Thanks for sharing exciting work!
I read your paper. And, I have a question about how to do experiments using perturbation- and gradient-based methods in Section 2.2 Diffusion Attentive Attribution Maps.
You mentioned that gradient methods require to need a back-prop for all T timesteps.
I agree with the problem. However, following the sentence, you wrote that even minor pertubations cause to generate different images.
How did you confirm the problem? I'd like to try both perturbation- and gradient-based methods.
Would you tell me how I can verify them?
Best regards.
Sure, so for the perturbation-based analysis, I added a small amount of Gaussian noise to each word embedding, then compared differences in the output image. The key difficulty was that the resulting image would often change excessively, at least compared to DAAM. Further, this approach was computationally burdensome, as I needed to perturb every word multiple times for each word in the sentence.
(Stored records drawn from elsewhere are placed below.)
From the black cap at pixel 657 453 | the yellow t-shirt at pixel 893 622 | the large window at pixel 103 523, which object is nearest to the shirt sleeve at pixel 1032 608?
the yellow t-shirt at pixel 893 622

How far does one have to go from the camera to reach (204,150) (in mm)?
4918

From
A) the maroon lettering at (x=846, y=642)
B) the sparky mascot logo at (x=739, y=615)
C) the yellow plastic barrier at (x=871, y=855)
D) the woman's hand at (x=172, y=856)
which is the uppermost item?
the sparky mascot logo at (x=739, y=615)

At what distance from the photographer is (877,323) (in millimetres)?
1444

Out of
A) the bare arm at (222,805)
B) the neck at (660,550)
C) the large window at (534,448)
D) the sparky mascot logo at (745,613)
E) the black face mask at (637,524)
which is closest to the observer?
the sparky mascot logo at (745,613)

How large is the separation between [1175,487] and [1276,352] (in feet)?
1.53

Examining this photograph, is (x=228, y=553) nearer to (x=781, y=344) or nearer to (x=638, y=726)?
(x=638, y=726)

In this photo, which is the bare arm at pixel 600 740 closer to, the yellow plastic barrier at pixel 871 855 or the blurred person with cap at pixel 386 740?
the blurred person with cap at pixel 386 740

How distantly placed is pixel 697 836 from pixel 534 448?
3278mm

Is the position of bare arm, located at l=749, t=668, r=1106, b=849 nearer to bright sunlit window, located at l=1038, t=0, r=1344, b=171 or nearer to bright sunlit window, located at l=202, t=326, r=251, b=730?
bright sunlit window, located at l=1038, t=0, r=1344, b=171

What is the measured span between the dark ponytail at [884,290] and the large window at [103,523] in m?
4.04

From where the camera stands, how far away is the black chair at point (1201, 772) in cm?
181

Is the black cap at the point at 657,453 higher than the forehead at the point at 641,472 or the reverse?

For a prompt of, say, 12 words, this would've roughly amounted to ~50 inference passes.
I tried a few things for the gradient-based approach. First, I backpropagated each pixel, which was evidently infeasible. Second, I backpropagated patches of pixels (e.g., 16x16), which, while more feasible, yielded terribly noisy results. Note that for any of this to be possible, I had to block the gradient from flowing backward beyond one time step.
Please reopen if needed.